The choice of the type of convolution layer does not depend on the number of channels. Can you post the definitions of sefl.convA1 and self.convB1?

Sorry, I don’t know what this RuntimeError means.

pourya_farzi · August 17, 2020, 9:43am

Great!
Here it is :

self.convA1 = nn.Conv2d(1, 1, kernel_size=(5,100), padding=(2,0))

self.convB1 = nn.Conv2d(1, 1, kernel_size=(5,100), padding=(2,0))

padding is (2,0) for maintaining the height. Besides, each time I considered five rows(words). I’ve changed the shape of it for example (2,100), (28,1),… and even symmetric forms (5,5), … . I wanna check another dataset, simpler than what I have now.
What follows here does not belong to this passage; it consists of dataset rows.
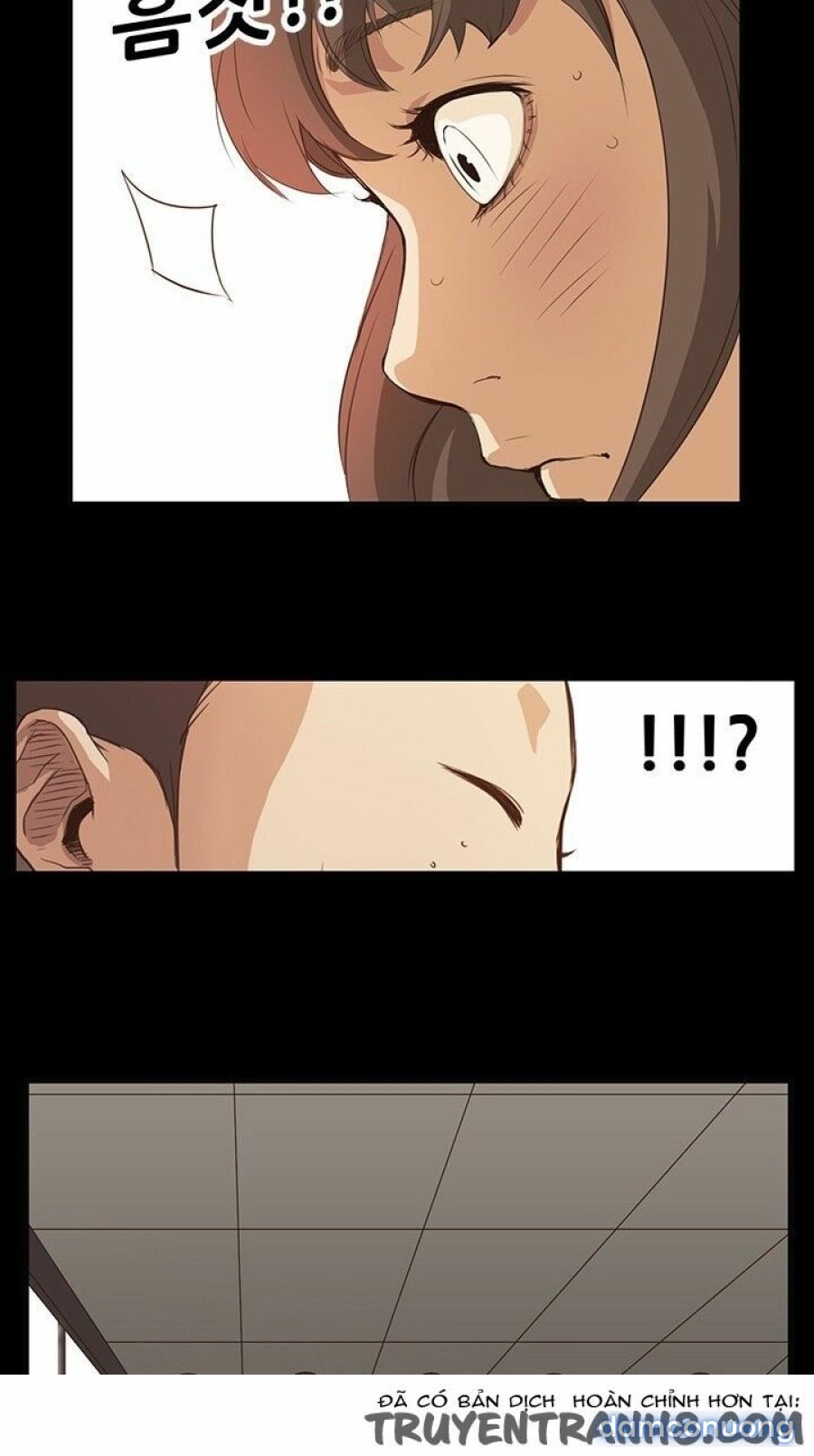 Dâm Nữ Si Eun Chapter 7 - Trang 2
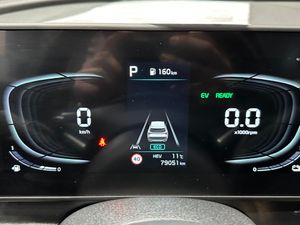 Kia Sportage 1.6 T-GDi PHEV 198kW (265CV) Drive 4x4 - Foto 19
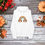 Thumbnail: Unisex eco raglan hoodie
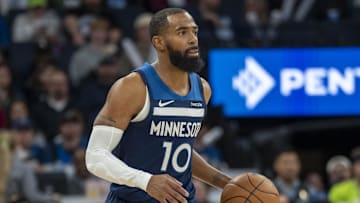 Mike Conley, Minnesota Timberwolves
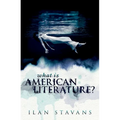 What Is American Literature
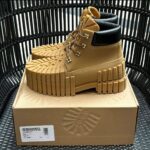 MSCHF 2 X 4 BRUTAL CONSTRUCTION BOOTS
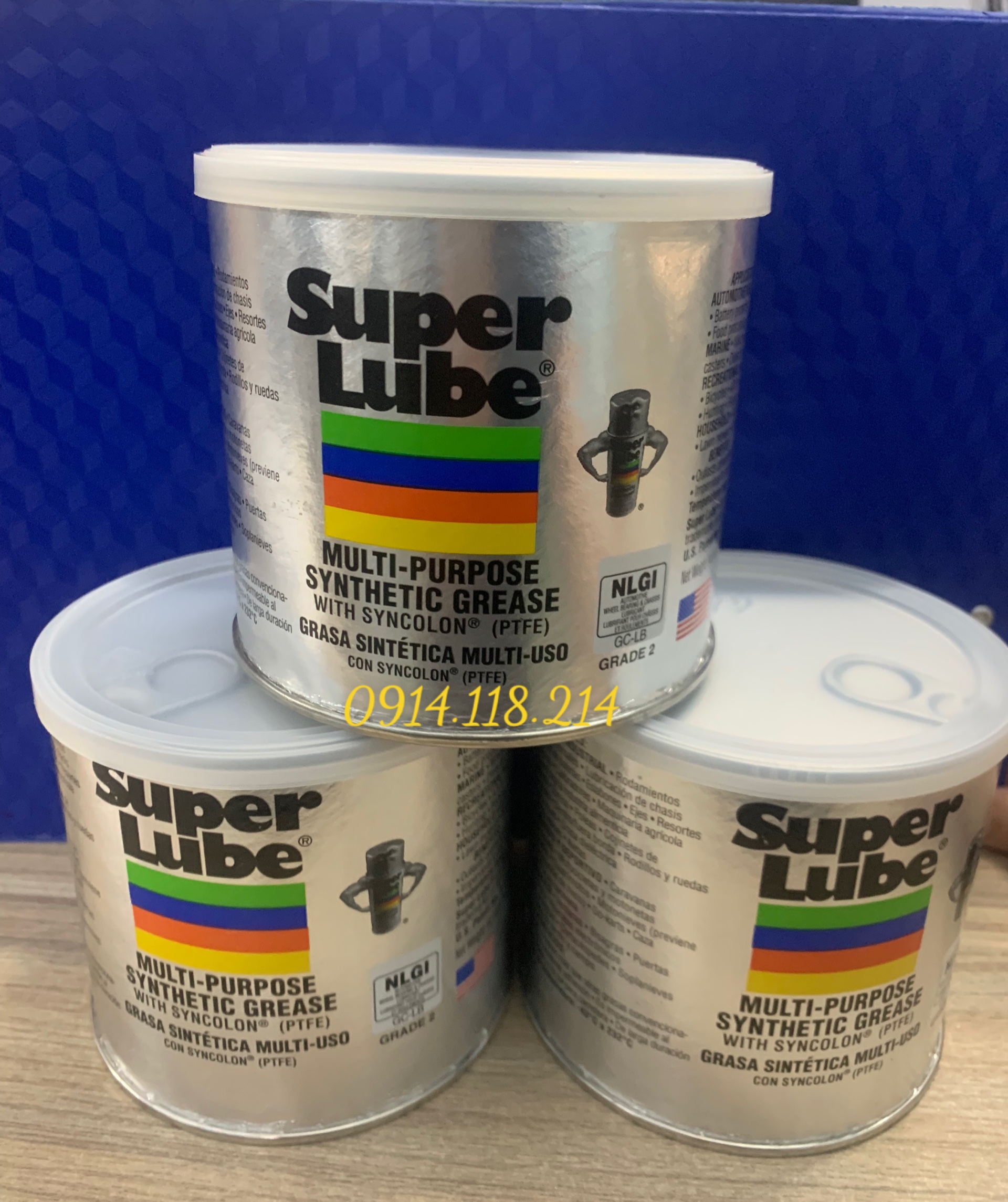 Super Lube 41160 0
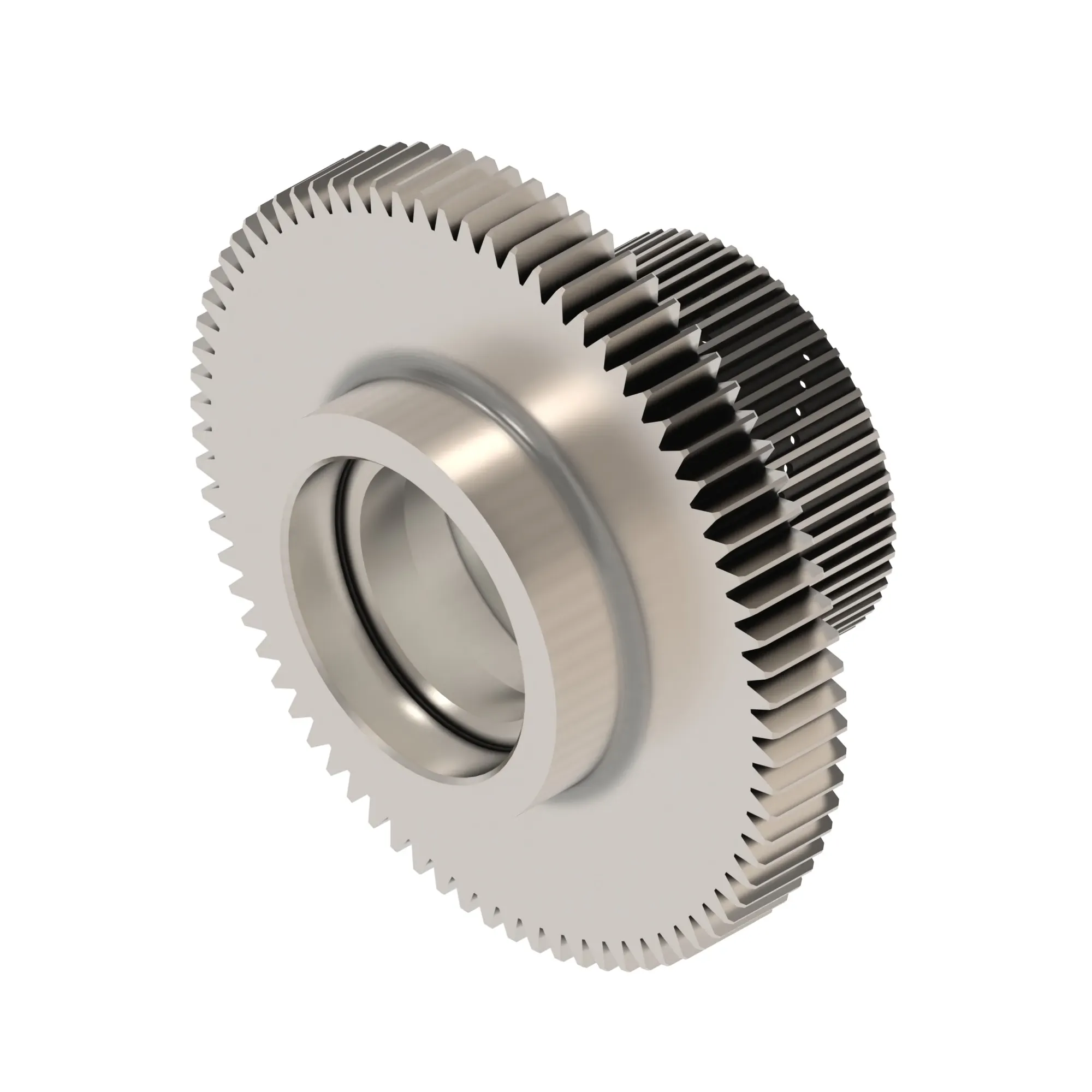 GEAR, CLUTCH 4TH 77T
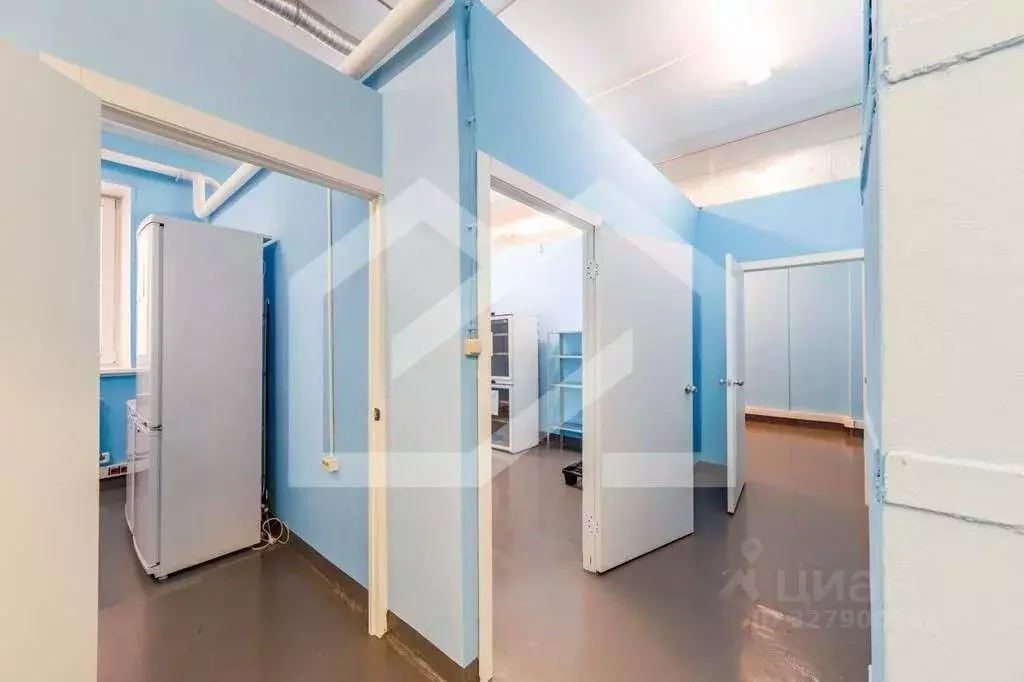 Помещение свободного назначения в Московская область, Реутов Фабричная ... - Фото 1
Any suggestion is welcomed.

vdw · August 17, 2020, 10:22am

OK, that was I was looking for. If you use nn.Conv2d over sentences, e.g., sequences of word vectors, then there are constraints on the kernel size: if your embedding vectors have as size of embed_size, then kernel_size=(x,embed_size) where x is the only value you can adjust. The issue is that it makes no semantic sense to convolve over the embedding dimension; see this older post of mine.

So if your 100 is the size of your embedding vectors, then kernel_size=(5,100) is valid while kernel_size=(5,5) is not.

By the way, what happens when you give the embeddings directly to the RNN(s), thus skipping the CNN part. I can’t intuitively tell what the CNN layer(s) are suppose to do.